Give the stretch from the line containing "How far from the lens" through the end of the entries as a Markdown table with the columns Number and Entry line, omitting blank lines.

Entries of scene-based questions:
————
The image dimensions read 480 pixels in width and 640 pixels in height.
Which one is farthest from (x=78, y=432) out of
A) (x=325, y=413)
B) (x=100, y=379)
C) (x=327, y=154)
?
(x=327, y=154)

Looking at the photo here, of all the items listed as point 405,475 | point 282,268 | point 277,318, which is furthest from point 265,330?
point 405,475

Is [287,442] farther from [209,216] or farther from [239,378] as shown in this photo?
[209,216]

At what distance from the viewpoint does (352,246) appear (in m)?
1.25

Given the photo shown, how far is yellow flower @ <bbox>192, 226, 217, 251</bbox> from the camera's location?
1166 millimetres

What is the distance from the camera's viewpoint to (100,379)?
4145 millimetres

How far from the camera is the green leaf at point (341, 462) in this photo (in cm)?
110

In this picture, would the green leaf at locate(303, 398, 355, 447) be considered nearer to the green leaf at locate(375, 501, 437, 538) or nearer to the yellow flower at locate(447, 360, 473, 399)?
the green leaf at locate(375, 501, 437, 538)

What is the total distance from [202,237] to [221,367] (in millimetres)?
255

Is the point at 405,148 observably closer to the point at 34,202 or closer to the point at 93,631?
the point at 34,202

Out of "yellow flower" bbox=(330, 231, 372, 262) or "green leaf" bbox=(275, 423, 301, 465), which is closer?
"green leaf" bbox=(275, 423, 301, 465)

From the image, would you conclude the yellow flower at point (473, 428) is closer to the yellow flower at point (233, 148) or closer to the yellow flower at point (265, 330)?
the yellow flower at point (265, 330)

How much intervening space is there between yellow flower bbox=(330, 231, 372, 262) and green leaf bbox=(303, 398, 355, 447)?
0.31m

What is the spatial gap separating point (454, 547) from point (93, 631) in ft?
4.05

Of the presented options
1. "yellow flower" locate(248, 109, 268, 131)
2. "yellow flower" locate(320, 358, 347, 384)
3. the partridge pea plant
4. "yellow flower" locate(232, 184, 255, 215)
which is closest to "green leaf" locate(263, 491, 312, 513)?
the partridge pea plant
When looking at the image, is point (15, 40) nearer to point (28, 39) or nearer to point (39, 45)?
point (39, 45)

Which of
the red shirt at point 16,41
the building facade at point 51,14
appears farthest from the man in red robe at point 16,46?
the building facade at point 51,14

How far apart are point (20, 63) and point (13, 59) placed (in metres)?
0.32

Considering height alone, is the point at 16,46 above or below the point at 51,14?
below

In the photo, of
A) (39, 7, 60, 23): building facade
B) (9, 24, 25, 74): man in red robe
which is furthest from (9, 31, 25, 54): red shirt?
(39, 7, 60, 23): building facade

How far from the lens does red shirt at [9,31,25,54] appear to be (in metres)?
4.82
————
Complete response:
| Number | Entry line |
|---|---|
| 1 | How far from the lens does red shirt at [9,31,25,54] appear to be (in metres)? |
| 2 | 4.82 |